== INPUT ==

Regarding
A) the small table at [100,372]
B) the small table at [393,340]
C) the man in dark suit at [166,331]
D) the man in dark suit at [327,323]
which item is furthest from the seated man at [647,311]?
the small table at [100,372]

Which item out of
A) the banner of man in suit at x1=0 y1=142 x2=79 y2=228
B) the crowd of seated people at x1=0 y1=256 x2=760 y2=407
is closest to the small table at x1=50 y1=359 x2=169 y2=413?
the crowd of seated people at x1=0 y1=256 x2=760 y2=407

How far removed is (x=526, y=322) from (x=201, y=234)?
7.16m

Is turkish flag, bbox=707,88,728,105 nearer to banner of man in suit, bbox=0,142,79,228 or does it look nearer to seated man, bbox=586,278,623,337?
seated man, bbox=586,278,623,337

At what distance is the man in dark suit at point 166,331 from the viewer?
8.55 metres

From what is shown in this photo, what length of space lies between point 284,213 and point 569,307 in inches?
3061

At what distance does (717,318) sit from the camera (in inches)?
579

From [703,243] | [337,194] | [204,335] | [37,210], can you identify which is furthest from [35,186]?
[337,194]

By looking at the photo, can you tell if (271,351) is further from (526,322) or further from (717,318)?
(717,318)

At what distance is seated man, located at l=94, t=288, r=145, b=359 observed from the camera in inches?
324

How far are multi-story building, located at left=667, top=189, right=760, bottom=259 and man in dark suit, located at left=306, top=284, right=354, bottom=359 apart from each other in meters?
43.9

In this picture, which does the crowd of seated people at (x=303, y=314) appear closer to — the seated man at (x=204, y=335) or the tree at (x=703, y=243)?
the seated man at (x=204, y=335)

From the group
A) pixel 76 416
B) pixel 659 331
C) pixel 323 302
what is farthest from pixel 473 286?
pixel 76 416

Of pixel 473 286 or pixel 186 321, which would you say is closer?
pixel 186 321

===

WORK INSTRUCTIONS: Extract every line of the items above and reproduce each one character for character, without any change.

FINISHED TASK:
Regarding
A) the small table at [100,372]
B) the small table at [393,340]
C) the man in dark suit at [166,331]
D) the man in dark suit at [327,323]
which item is furthest from the seated man at [647,311]?
the small table at [100,372]

Which item out of
A) the banner of man in suit at x1=0 y1=142 x2=79 y2=228
B) the crowd of seated people at x1=0 y1=256 x2=760 y2=407
is closest to the small table at x1=50 y1=359 x2=169 y2=413?
the crowd of seated people at x1=0 y1=256 x2=760 y2=407

How far removed is (x=526, y=322) from (x=201, y=234)?
7.16m

Is turkish flag, bbox=707,88,728,105 nearer to banner of man in suit, bbox=0,142,79,228 or does it look nearer to seated man, bbox=586,278,623,337?
seated man, bbox=586,278,623,337

At what distance is the man in dark suit at point 166,331 from the viewer?
8.55 metres

From what is shown in this photo, what length of space lies between point 284,213 and point 569,307 in inches?
3061

At what distance does (717,318) sit from the camera (in inches)?
579

From [703,243] | [337,194] | [204,335] | [37,210], can you identify which is furthest from [35,186]?
[337,194]

By looking at the photo, can you tell if (271,351) is further from (526,322) or further from (717,318)?
(717,318)

At what distance is seated man, located at l=94, t=288, r=145, b=359 observed from the camera in inches?
324

How far are multi-story building, located at left=667, top=189, right=760, bottom=259 and man in dark suit, located at left=306, top=284, right=354, bottom=359 apart from each other in meters?
43.9

In this picture, which does the crowd of seated people at (x=303, y=314) appear closer to — the seated man at (x=204, y=335) or the tree at (x=703, y=243)?
the seated man at (x=204, y=335)

From the group
A) pixel 76 416
B) pixel 659 331
C) pixel 323 302
what is farthest from pixel 473 286?
pixel 76 416

Of pixel 473 286 or pixel 186 321, which would you say is closer?
pixel 186 321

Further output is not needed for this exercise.